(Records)
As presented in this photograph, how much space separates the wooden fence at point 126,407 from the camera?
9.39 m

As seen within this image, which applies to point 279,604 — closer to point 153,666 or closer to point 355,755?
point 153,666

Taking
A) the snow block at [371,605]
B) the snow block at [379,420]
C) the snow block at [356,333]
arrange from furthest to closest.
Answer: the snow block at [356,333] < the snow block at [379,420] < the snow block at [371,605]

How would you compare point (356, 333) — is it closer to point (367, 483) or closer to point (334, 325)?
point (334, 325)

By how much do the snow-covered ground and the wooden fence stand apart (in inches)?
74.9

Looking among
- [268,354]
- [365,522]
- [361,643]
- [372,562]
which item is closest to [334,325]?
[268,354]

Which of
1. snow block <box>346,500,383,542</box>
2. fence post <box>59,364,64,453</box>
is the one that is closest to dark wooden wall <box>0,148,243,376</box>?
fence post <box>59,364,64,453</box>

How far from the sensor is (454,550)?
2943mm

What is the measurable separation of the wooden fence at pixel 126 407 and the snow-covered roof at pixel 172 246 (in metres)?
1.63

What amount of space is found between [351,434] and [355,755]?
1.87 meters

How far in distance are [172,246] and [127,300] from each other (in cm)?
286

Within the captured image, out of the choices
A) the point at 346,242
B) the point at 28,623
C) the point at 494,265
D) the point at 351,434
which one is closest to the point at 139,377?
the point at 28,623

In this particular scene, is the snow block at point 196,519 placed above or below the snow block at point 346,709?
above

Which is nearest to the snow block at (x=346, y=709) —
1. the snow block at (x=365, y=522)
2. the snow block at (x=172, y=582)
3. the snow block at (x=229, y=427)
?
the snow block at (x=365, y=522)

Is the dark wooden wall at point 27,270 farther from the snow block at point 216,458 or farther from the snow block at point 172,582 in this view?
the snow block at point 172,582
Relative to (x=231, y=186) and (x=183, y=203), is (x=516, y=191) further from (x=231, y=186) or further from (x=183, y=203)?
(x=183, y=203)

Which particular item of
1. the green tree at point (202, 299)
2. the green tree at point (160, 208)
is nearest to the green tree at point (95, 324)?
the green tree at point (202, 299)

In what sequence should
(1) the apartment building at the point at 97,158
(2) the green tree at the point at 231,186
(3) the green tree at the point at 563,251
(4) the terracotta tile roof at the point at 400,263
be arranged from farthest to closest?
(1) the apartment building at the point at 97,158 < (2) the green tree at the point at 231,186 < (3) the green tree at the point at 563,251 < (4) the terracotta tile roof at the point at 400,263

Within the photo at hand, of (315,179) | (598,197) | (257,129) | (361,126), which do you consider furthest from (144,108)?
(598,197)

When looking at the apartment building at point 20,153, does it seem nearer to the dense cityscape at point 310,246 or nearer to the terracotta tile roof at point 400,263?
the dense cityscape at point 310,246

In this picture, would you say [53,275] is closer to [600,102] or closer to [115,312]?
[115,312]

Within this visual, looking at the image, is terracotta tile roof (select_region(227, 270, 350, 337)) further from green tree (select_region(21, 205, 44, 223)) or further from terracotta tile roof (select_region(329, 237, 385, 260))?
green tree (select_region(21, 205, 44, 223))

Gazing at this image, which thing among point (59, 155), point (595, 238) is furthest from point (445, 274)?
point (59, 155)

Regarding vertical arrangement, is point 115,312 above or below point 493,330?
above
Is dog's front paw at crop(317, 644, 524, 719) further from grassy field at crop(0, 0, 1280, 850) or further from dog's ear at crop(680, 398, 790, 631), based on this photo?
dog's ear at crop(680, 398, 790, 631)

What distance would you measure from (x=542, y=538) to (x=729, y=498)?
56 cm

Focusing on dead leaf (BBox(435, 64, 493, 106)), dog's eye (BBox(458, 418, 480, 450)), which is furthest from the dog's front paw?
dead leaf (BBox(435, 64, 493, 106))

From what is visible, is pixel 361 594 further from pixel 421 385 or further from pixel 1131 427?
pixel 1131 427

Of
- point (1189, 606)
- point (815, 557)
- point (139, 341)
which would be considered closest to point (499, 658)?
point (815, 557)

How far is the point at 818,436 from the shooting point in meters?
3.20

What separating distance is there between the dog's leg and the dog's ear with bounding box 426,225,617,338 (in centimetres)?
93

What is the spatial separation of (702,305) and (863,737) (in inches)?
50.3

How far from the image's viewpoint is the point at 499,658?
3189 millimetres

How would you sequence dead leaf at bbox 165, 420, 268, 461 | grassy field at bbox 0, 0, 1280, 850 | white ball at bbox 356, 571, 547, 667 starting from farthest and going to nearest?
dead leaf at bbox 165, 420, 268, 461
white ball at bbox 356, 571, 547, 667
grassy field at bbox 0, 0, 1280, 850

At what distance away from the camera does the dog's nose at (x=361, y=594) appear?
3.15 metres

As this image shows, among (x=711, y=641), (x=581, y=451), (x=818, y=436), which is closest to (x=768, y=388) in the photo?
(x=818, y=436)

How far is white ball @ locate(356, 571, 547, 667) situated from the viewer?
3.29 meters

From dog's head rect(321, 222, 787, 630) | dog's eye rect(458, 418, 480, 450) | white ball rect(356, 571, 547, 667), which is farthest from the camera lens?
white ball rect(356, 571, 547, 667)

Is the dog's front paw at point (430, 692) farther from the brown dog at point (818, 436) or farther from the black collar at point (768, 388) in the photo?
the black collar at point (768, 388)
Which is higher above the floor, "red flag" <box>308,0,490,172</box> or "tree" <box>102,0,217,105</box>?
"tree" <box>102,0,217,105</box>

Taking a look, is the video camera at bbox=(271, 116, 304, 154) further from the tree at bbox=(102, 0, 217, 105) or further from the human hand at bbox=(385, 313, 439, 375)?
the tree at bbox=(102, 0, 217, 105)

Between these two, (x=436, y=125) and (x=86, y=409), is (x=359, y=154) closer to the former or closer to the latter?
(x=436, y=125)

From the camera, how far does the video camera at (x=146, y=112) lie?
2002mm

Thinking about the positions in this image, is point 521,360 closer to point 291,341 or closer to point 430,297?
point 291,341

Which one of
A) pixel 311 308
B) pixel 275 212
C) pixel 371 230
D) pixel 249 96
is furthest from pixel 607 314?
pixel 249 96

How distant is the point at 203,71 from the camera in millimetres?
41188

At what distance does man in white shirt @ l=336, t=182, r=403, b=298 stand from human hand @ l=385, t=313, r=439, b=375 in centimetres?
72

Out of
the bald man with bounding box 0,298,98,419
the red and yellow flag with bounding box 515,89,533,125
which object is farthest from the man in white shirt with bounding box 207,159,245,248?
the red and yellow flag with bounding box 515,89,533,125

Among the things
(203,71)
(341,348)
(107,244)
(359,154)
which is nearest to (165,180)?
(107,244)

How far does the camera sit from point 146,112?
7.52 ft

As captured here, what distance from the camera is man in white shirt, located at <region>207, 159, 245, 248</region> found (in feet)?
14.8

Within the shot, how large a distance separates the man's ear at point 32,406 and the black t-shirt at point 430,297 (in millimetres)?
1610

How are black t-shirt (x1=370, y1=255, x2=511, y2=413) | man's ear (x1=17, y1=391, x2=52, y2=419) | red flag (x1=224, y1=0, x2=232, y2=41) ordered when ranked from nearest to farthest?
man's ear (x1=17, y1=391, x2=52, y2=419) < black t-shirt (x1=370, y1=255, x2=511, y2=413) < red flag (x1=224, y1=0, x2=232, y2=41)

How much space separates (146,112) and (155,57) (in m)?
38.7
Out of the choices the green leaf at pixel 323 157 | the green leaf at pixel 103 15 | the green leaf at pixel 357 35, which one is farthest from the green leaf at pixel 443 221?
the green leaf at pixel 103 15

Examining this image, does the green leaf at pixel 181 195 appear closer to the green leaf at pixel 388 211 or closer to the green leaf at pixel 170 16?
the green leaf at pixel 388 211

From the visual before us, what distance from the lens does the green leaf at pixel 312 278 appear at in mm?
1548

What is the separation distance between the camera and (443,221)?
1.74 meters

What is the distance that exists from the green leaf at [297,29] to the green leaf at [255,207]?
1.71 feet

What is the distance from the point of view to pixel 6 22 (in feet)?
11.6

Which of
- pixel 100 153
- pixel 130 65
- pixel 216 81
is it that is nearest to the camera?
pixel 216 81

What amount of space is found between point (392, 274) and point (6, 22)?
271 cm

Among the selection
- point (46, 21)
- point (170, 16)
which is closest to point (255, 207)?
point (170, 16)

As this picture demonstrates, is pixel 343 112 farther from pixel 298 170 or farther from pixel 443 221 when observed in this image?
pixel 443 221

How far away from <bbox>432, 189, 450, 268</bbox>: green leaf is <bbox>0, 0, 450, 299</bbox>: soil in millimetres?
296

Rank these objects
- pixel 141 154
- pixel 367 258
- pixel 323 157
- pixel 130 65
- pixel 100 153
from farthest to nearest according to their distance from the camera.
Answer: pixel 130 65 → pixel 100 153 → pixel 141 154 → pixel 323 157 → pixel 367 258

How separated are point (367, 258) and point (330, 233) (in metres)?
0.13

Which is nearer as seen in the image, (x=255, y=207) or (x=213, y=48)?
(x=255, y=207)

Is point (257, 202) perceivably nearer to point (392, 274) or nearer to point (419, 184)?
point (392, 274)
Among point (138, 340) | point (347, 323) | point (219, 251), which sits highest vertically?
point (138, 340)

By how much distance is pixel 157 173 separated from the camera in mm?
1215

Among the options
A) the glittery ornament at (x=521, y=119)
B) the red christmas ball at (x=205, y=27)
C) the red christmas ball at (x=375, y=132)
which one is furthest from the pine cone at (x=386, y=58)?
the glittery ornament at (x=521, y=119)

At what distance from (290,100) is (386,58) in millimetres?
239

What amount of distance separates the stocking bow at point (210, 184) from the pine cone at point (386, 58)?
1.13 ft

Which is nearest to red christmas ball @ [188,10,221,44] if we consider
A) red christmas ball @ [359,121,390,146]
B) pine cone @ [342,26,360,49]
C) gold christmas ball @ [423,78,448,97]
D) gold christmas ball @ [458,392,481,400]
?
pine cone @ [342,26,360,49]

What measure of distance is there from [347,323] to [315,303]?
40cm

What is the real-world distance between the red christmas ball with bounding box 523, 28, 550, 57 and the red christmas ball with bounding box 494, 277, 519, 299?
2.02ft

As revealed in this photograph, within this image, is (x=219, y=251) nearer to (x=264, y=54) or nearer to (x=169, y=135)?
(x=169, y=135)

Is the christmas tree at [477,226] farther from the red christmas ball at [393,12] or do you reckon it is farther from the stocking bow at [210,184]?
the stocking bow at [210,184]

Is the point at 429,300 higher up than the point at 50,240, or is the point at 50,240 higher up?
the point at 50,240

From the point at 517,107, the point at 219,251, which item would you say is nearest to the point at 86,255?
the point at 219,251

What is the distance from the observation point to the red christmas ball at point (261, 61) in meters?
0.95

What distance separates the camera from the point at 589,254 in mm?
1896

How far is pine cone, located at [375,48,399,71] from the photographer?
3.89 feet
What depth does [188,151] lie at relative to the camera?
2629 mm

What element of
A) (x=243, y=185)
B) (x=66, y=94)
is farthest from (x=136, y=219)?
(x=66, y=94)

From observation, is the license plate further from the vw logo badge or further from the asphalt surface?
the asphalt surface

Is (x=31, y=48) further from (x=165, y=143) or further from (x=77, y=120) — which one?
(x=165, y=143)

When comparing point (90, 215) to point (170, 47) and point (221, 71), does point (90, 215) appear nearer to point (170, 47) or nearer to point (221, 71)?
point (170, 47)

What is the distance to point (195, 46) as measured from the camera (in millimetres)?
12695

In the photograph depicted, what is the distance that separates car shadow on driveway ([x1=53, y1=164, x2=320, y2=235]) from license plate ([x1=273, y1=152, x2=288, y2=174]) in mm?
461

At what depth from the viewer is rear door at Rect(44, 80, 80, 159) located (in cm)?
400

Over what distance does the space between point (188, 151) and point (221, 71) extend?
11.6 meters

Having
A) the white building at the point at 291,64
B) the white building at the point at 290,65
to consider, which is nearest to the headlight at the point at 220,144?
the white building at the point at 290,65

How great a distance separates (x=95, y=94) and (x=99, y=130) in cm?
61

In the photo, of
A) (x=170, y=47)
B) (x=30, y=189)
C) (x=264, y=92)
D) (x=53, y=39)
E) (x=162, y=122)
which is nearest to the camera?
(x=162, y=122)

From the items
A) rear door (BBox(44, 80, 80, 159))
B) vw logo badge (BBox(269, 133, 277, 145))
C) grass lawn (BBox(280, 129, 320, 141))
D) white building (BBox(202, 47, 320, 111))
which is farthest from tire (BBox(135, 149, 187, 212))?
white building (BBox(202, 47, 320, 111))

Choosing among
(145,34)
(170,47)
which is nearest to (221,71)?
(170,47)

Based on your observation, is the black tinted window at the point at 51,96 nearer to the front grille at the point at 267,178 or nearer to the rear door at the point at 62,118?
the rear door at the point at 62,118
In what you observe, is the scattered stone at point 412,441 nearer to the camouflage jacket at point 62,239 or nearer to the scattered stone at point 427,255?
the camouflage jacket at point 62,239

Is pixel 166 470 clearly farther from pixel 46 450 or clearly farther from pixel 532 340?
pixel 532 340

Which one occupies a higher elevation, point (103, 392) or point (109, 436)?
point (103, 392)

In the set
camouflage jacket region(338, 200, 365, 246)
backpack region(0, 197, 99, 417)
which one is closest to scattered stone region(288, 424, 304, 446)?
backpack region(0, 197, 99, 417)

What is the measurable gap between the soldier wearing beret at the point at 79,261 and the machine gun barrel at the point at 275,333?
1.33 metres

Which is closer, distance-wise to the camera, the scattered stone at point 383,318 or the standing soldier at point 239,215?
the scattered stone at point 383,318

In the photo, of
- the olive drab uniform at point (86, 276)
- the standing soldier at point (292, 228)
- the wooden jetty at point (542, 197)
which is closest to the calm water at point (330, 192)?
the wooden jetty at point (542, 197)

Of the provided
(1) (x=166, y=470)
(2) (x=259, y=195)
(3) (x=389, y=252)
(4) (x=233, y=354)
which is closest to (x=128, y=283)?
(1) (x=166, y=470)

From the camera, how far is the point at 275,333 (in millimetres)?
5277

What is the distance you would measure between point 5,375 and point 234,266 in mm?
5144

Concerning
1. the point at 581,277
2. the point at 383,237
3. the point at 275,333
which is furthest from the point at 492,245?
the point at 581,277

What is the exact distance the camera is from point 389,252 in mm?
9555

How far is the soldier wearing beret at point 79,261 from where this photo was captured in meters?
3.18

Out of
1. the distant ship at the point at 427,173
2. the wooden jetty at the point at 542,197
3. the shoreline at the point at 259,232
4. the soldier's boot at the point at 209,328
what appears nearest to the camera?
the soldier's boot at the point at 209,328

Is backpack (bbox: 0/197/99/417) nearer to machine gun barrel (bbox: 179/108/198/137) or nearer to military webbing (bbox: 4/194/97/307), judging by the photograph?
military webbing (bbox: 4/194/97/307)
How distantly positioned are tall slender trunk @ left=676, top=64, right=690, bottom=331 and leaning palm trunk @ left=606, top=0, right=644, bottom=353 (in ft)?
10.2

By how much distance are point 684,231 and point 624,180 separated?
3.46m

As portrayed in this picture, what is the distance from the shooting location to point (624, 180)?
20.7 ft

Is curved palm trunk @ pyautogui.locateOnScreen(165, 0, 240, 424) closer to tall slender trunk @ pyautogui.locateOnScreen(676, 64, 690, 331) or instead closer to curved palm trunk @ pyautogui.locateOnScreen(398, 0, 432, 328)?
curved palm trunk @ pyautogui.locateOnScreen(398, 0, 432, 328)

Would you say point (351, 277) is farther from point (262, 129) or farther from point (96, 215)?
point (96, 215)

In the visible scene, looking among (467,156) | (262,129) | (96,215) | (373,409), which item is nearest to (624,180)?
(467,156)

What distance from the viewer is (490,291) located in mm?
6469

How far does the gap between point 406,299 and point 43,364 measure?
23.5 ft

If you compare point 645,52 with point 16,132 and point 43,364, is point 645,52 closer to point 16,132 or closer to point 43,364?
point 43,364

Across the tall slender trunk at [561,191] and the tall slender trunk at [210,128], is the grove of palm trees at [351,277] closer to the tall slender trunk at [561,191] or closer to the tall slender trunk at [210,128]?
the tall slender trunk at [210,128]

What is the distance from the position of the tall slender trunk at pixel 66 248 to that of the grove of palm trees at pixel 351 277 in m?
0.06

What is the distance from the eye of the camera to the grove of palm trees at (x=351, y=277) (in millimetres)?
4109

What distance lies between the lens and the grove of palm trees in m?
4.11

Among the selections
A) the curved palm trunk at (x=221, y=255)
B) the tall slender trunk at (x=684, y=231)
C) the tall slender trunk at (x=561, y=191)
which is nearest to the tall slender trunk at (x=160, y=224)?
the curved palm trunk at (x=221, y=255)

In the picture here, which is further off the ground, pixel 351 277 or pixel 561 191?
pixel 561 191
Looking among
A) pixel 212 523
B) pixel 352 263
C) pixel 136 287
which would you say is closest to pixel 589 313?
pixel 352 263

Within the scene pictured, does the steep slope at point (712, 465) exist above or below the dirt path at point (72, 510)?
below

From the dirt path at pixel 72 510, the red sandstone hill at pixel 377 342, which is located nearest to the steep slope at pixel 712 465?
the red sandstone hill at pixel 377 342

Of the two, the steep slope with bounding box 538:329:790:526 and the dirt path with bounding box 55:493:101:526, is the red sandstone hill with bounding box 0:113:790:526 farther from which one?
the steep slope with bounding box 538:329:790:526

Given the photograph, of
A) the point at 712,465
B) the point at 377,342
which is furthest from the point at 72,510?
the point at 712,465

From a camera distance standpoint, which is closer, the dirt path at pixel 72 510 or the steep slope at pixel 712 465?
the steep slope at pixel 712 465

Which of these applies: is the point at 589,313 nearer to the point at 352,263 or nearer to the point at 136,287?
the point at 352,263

● **Task to carry out**: Put every nonblank line of the records into a Markdown table with the columns No. and Text. Begin at the line that contains "Which of these" and continue through the last line of the records.

● **Response**:
| No. | Text |
|---|---|
| 1 | Which of these applies: is the point at 589,313 nearer to the point at 352,263 or nearer to the point at 136,287? |
| 2 | the point at 352,263 |